In order to get the best dataset you should now adjudicate the potentially conflicting annotations - after all, if there's a difference, it takes the domain expert to decide what the "best" annotation is. You can do that by feeding your dataset to the review
recipe. Please check the docs to see what are the available options. For example, you could automatically accept answers which received the same annotations from all 6 annotators. For the conflicting ones, you'll be able to compare the answers, choose the best one or even manually correct the annotation.
Having the data annotated by multiple annotators is also a great opportunity to measure the inter-annotator agreement (IAA), which is indicative of how consistent your annotations are and what you can expect from the machine learning model trained on this dataset. Please see out docs on IAA for more details.
HI @magdaaniol
Thank you for your suggestions.
Hi @magdaaniol,
Is the review
recipe still not supporting the blocks
annotations?
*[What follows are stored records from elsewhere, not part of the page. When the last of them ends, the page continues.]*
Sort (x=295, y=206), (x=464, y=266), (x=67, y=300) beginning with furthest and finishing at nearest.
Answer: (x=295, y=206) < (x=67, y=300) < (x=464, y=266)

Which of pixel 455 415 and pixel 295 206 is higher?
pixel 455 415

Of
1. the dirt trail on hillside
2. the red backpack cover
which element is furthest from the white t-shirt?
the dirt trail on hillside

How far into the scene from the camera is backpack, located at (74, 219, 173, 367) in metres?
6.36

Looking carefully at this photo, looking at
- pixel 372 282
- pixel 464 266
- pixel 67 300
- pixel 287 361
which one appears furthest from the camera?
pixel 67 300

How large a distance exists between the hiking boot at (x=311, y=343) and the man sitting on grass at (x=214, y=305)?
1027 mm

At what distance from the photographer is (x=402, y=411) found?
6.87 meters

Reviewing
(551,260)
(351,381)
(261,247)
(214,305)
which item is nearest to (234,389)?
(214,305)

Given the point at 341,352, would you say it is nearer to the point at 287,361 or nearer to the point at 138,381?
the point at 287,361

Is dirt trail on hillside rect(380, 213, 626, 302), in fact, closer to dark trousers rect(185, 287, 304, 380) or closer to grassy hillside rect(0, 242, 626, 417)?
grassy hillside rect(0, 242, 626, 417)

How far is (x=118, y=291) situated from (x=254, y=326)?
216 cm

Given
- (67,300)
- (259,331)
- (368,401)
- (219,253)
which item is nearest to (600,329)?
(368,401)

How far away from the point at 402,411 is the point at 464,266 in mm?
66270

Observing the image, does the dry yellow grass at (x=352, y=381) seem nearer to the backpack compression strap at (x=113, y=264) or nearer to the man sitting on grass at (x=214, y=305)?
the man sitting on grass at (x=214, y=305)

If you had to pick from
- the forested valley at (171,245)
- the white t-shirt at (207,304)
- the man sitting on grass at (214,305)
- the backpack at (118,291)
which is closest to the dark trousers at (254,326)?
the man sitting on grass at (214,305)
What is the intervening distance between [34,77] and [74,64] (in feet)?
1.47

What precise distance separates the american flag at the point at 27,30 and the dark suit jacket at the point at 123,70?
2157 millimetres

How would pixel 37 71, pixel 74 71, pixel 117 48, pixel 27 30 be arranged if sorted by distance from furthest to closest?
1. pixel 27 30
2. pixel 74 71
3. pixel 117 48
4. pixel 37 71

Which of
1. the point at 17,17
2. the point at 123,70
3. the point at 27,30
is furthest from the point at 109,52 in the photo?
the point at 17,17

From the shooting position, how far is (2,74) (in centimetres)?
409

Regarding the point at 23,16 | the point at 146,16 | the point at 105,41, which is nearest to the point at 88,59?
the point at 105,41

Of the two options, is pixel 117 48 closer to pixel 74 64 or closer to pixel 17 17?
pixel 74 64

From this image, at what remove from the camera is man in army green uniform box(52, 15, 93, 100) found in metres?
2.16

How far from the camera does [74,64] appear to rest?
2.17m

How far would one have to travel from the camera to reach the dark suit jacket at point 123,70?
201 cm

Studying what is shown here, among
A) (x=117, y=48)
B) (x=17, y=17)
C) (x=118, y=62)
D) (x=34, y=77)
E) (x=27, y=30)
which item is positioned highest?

Sometimes I use the custom recipe to annotate both POS Tagging and NER with multiple annotators via a task routing, and want to review the results at the same time using one user interface.
Hi @sigitpurnomo,
The review
UI is actually meant to work with one view_id
at a time. Rendering the diff between two different annotation tasks and multiple annotator could get really illegible otherwise.
Would doing one review per view_id
be a solution in your case?
The --view_id
parameter let's you specify which view_id
from your blocks should be selected for review.